Please output only the lines that run from the line containing "is positioned bottommost?" through the end of the material below, exactly.

==========

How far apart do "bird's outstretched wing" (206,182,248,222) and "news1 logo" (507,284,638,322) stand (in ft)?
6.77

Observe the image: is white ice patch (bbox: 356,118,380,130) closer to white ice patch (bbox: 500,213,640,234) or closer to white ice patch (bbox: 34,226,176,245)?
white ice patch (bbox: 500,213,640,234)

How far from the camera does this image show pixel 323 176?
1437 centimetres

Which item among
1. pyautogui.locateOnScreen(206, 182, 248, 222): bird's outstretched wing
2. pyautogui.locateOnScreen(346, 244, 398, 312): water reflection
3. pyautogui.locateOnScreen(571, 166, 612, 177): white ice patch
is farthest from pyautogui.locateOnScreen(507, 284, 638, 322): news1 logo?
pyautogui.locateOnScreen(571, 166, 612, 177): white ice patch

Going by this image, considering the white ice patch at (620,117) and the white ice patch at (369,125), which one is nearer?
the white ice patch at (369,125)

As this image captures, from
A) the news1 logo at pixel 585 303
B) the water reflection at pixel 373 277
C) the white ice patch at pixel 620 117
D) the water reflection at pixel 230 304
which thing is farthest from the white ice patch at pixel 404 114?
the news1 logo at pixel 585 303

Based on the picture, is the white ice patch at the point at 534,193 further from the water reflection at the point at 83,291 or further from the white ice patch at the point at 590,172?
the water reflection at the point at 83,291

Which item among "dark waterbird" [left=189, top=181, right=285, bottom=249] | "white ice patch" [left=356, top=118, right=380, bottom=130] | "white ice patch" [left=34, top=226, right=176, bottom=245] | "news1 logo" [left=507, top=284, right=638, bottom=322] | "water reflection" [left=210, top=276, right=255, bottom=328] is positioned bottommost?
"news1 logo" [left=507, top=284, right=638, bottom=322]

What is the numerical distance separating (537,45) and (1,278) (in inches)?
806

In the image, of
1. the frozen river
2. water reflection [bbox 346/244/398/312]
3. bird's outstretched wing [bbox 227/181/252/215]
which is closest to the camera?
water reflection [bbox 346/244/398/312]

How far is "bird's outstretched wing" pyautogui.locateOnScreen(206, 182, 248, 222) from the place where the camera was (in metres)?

==========

[Result for this task]
Which item among "dark waterbird" [left=189, top=181, right=285, bottom=249] | "white ice patch" [left=356, top=118, right=380, bottom=130] | "white ice patch" [left=34, top=226, right=176, bottom=245] | "news1 logo" [left=507, top=284, right=638, bottom=322] | "water reflection" [left=210, top=276, right=255, bottom=328] is positioned bottommost?
"news1 logo" [left=507, top=284, right=638, bottom=322]

What is the numerical distance separating (537,45) and (1,278) (in inches)?
806

In the image, of
1. the frozen river
2. water reflection [bbox 346/244/398/312]
3. bird's outstretched wing [bbox 227/181/252/215]
which is closest to the camera?
water reflection [bbox 346/244/398/312]

How far is "bird's outstretched wing" pyautogui.locateOnScreen(206, 182, 248, 222) from the place where the camera was (in metres)?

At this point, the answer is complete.